Lots of ab work, and planks (I can even do the planks with side dips now), balance work on the bosu, and to shake it up sometimes work with the resistance band. I love it all.

Am I limited? Yes. At 60 years old the knees aren't what they used to be so lunges are limited. And after a wrist injury (off ice) I'll probably never do push ups again. But a good personal trainer works around those limitations and mine finds exercises  that exercises all my muscles despite my limitations.

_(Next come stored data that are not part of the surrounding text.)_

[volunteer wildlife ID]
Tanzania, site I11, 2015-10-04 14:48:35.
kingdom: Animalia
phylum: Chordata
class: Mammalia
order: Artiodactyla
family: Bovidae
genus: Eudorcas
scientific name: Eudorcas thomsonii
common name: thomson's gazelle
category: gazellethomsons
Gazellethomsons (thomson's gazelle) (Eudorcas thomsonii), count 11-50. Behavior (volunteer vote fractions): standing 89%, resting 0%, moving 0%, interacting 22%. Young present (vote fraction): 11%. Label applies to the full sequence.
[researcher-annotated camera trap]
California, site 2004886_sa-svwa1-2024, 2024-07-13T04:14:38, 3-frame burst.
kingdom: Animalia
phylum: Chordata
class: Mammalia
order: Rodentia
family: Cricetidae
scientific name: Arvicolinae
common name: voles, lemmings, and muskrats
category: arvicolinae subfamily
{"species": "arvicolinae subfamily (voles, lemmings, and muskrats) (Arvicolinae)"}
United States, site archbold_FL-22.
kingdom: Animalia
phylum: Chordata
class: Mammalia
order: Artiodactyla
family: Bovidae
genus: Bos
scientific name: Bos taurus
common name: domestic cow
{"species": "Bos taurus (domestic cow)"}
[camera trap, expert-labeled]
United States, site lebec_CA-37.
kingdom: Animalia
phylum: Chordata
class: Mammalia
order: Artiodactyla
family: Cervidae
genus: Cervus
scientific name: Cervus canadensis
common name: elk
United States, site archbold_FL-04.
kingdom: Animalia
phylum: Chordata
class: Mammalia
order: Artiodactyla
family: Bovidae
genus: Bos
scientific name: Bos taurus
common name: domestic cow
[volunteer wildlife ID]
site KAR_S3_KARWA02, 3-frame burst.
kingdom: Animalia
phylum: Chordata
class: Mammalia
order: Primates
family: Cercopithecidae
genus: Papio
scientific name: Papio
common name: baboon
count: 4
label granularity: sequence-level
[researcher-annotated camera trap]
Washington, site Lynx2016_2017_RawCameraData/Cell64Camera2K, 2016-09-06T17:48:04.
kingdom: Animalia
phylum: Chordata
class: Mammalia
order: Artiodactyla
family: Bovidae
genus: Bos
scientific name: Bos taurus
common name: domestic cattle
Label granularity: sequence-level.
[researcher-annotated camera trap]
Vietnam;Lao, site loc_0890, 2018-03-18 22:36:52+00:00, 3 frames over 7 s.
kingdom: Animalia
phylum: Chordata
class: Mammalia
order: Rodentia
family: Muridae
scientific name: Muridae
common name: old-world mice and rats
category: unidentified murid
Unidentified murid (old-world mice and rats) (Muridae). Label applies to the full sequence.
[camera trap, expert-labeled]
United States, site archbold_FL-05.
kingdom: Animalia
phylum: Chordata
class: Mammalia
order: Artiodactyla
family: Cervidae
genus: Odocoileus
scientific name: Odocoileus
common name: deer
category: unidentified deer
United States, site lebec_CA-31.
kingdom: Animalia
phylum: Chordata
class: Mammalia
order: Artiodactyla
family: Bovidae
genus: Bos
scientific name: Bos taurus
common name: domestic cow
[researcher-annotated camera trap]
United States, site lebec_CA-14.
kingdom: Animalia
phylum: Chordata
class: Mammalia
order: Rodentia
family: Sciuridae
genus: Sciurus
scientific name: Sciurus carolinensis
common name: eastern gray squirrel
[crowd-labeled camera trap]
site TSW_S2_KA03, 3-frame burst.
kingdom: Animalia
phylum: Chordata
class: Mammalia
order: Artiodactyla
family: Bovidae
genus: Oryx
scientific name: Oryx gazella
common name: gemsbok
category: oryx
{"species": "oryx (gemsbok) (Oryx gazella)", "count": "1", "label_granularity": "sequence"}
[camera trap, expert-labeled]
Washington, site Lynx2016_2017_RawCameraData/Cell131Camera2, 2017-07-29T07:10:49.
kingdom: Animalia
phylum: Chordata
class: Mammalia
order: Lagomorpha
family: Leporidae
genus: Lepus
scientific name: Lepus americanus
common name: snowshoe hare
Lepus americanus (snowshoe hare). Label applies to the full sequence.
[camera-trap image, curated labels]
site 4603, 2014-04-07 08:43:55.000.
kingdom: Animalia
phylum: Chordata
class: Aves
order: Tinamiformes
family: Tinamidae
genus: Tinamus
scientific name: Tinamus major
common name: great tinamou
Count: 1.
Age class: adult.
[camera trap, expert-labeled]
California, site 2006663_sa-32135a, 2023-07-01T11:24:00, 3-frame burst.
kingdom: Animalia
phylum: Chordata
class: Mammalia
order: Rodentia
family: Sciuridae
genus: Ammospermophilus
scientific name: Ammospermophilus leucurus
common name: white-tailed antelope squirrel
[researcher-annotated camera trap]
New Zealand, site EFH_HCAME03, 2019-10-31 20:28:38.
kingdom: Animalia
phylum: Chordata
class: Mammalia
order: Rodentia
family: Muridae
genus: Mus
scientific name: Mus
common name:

Is off-ice weight training worth it? Absolutely.  If you aren't disciplined,  getting a personal trainer, even for a once a week session might be enough to keep you in focus and give you new exercises.  YMCA's and Jazzercise studios sometimes have personal trainers available (In Jazzercise it's call Personal Touch). If you want to try it, a few sessions might not be too expensive, and unlike a fancy gym, you probably won't incure a long term contract

As you get older lifting weights is worth it. Here's a picture of my hero. A 91 year old weight lifter, not Photoshopped.

Charles Eugster

 If he can do it at 90+. I can do it at 60.

So can you.


  1. Use it or lose it! My favorite off-ice training program is Pilates. Like skating, it demands meticulous alignment and absolute engagement of the core. It also corrects any muscular imbalances that are so easily developed with skating. Besides ballet, there is nothing like it to develop and strengthen the muscles of the feet and ankles. It is also hideously expensive if you work on the machines as opposed to doing mat classes, and that is enough motivation for me to drag myself to class. But I love the results! That being said, anything you can do off-ice to help on-ice is a good thing.

    1. I've done some 'Pilates style' work. I really like work with stretch bands. My favorite workout DVD with bands is "Travel Fit"although there's a knee rehabilitation video that has the best stretch routine I've ever seen on it too. Maybe I'll do an exercise DVD's I love post.